Tune Madeleine And Astor

How about Madeline Astor with ribbons in her hair? How about Molly Brown doing a hot tango with that creepy guy? How about that silly non-romance between Beesley and that prissy lady teacher? How about the fact that this whole movie was truly awful?
 
Well now Sharon- that's your opinion. It happens to be a favorite of mine. It had the best Irish, the best Ismay, the best Smith, the best Margaret Brown (the real Molly didn't talk like a hick- note to Kathy Bates). I prefer it to ANTR.
 
The best Ismay was David Garrison in the musical Titanic--he really nailed J Bruce Ismay to a T! Remember Hollywood and Broadway takes alot of liberties in trying to dazzle us, not to mention snag alot of Oscar nominations.
 
>the best Margaret Brown (the real Molly didn't talk like a hick- note to Kathy Bates).

Mike, I must respectfully disagree with you and hope, with all that I hold holy, that you will not hold it against me as you did the time I bought the last pound of cheddar for myself, rather than buying a half pound for myself and leaving half a pound for you, and we did not speak to one another for close to seven years afterwards.

Was not Margaret Brown born poor and in the midwest? I felt that Kathy Bates' accent or, rather, inflection, probably came close to what Mrs. Brown's would have sounded like. The trouble with Mrs Brown, on film, is that actresses tend to endow her 'so full of life' that she comes across like someone who needs to be put somewhere 'quiet' for time, for her own good of course. In a film full of hammy performances, it was a surprise to see Mrs Brown underplayed (by Bates) for once. I thought that Ms Leachman's Margaret Brown was an irrepressible soul who called out, nay begged, to be repressed.
 
Dave Garrison (aka Steve Rhodes on Married with Children) was a bit showy. Ian Holm by far showed the most subdued emotion.

Jim- need we tell the readers of ET about a boy who was so desperate for friends he did everyone's homework for them...

Margaret, in Cameron's flick, was too country and you could see why she was avoided like the plague. 'That dreadful Brown woman!' Leachman's Brown was colorful, and amused her friend's the way it happened in real life.
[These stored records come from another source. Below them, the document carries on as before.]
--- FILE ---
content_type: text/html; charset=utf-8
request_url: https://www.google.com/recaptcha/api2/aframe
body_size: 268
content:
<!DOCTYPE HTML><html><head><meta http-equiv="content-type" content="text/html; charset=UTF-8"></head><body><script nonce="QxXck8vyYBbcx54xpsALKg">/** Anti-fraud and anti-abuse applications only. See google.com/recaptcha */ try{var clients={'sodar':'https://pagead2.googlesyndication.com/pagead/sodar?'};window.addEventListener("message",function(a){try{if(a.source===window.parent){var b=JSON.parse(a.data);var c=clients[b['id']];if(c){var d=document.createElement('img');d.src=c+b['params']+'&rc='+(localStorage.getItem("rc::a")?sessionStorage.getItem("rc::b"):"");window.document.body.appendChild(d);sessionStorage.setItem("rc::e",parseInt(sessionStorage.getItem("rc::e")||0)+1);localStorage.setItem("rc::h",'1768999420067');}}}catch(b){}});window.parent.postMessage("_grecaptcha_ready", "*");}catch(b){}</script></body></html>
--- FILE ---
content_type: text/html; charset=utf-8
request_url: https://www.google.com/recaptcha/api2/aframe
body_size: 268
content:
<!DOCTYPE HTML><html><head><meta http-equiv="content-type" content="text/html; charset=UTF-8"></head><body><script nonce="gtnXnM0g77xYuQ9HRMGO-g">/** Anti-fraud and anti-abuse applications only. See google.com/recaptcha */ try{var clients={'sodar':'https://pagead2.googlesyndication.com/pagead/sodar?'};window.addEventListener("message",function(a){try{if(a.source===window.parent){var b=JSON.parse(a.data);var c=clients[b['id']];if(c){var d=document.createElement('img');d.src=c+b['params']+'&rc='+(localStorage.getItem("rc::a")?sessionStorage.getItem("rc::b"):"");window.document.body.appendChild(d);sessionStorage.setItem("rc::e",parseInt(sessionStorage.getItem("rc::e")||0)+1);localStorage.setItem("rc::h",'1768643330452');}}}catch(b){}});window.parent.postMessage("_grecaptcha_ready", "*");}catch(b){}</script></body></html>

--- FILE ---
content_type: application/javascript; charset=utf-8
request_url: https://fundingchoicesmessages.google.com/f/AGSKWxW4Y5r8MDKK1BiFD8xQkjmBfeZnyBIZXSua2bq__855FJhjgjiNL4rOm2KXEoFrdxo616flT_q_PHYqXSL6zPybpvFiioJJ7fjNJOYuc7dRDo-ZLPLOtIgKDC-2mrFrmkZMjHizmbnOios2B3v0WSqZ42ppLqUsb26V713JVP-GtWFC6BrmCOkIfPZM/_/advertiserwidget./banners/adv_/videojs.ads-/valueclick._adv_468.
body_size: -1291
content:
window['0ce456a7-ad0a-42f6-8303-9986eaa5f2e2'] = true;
Yes, she had some silly sequences, but her friendships with Emma and the Astors rang true due to her performance.
 
Gustavo,

I believe it is this piece:

I'M FALLING IN LOVE WITH SOMEONE
From "Naughty Marietta"
(Victor Herbert / Rida Johnson Young)

Hope this helps! Check out my other thread about the "Connemara Waltz"! Any input is welcome on leads with that one!